Caring for Women in Prison: Postpartum Depression

Mother in tears with baby childAs discussed in an earlier post, an estimated 6-10% of incarcerated women are pregnant at any time in the criminal justice system. Therefore, many of these women will give birth while behind bars and must deal with the physiologic and psychological adjustments of the postpartum period in an alien environment with little social support.

Reasons for Concern

Women who give birth behind bars are highly susceptible to postpartum depression. A review of literature on the subject found factors associated with this condition include past histories of anxiety disorders or depression, recent life stresses and poor social support. All these conditions are highly present in the female inmate population. Depression can be exacerbated by separation from the infant soon after birth. Although some progressive settings, such as this New York prison, are allowing babies to stay with mothers, most require that the child be placed with another family member, the foster care system, or given up for adoption.

Keep an Eye on Them

Correctional nurses should assess for postpartum depression in women who have recently delivered. The most common emergence of postpartum depression is in the first 4 weeks after delivery but depression can develop even a year later. Monitor for these indications of developing depression during the postpartum period:

  • Sadness and tearfulness
  • Exhaustion not relieved by sleep
  • Despair
  • Compulsive thoughts
  • Sleep difficulties
  • Loss of appetite

Use an Objective Screening Tool

The 10-question Edinburgh Postnatal Depression Scale is used in outpatient and home care settings to objectively screen for potential postpartum depression.
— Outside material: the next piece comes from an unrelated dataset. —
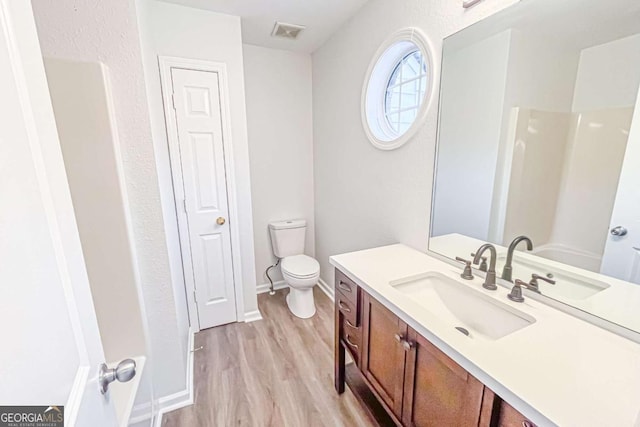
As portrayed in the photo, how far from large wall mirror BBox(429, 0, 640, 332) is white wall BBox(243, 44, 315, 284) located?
65.3 inches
It could easily be incorporated into a correctional setting with self-administration possible for those patients with good reading skills. Another option is for the nurse to ask the questions.

Treatment for Postpartum Depression

Although treatment options may be limited, postpartum depression must be addressed to avoid poor outcomes such as self-harm. A mental health consult is the first action to take. Management of postpartum depression is similar to any major depression and can include psychological support, cognitive therapy, and antidepressant or antianxiety medication.

How do you manage women after childbirth in your setting? Share your thoughts in the comments section of this post.

To read more about the unique aspects of women’s health care in the correctional setting see Chapter 9 in the Essentials of Correctional Nursing. The text can be ordered directly from the publisher and if you use Promo Code AF1402 the price is discounted by $15 off and shipping is free.

Photo Credit: © patrimonio designs – Fotolia.com

One thought on “Caring for Women in Prison: Postpartum Depression

  1. We learned a hard lesson about post partum depression in our jail. We had a woman give birth and about 4 days later was released from jail to go to a treatment facility. She had to walk about 6 blocks to the facility and committed suicide along the way. In our review of the case, we added a post partum mental health and education evaluation to our Pregnancy Protocol to assure each woman had an intervention by a mental health professional after birth or upon leaving the facility. We cannot predict when and if depression will occur, However, we can educate our patients that it may occur and what to do about it.